▶ _Work task_: From the first line of the listing to the last, set down everything exactly, but skip the images.

▶ _Listed entries_:
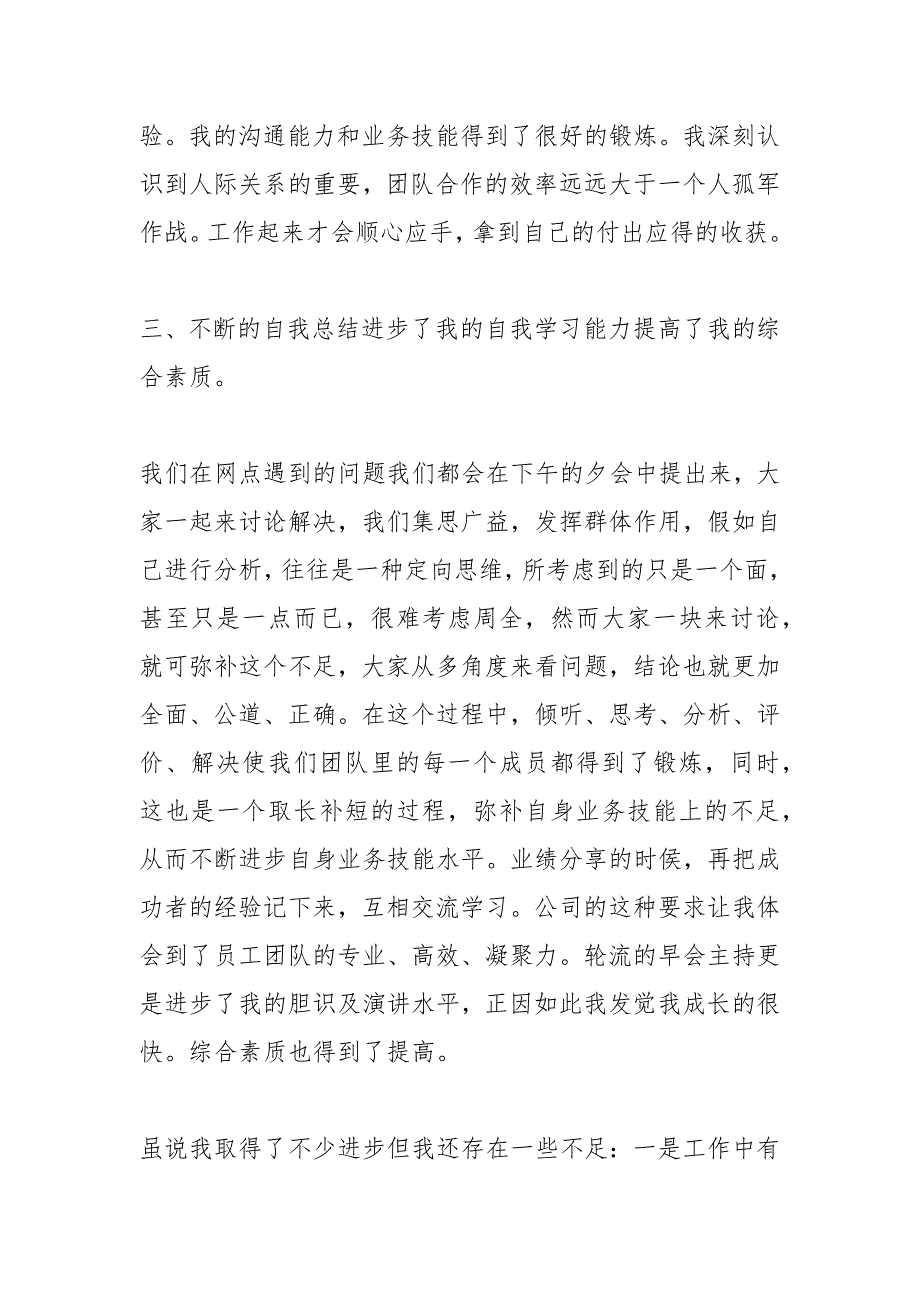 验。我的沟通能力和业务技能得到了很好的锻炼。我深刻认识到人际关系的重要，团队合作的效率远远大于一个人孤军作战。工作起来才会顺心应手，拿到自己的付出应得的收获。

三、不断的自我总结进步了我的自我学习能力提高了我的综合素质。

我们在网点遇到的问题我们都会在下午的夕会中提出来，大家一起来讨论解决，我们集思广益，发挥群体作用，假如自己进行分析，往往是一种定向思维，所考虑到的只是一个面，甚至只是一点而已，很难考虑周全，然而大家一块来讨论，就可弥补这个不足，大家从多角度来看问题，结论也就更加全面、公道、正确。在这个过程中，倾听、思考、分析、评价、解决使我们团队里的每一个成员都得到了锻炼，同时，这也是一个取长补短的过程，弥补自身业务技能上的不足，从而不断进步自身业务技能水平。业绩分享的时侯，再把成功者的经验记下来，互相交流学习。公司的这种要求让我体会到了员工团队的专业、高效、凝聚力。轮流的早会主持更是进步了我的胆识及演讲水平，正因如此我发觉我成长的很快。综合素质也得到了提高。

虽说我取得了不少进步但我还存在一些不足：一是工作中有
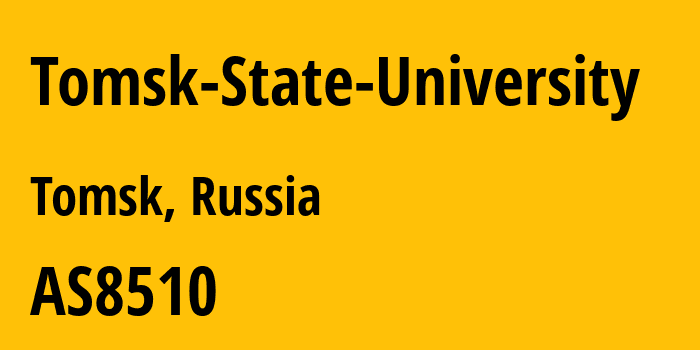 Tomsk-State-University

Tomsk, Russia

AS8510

▶ _Result_:
 验。我的沟通能力和业务技能得到了很好的锻炼。我深刻认识到人际关系的重要，团队合作的效率远远大于一个人孤军作战。工作起来才会顺心应手，拿到自己的付出应得的收获。

三、不断的自我总结进步了我的自我学习能力提高了我的综合素质。

我们在网点遇到的问题我们都会在下午的夕会中提出来，大家一起来讨论解决，我们集思广益，发挥群体作用，假如自己进行分析，往往是一种定向思维，所考虑到的只是一个面，甚至只是一点而已，很难考虑周全，然而大家一块来讨论，就可弥补这个不足，大家从多角度来看问题，结论也就更加全面、公道、正确。在这个过程中，倾听、思考、分析、评价、解决使我们团队里的每一个成员都得到了锻炼，同时，这也是一个取长补短的过程，弥补自身业务技能上的不足，从而不断进步自身业务技能水平。业绩分享的时侯，再把成功者的经验记下来，互相交流学习。公司的这种要求让我体会到了员工团队的专业、高效、凝聚力。轮流的早会主持更是进步了我的胆识及演讲水平，正因如此我发觉我成长的很快。综合素质也得到了提高。

虽说我取得了不少进步但我还存在一些不足：一是工作中有
 Tomsk-State-University

Tomsk, Russia

AS8510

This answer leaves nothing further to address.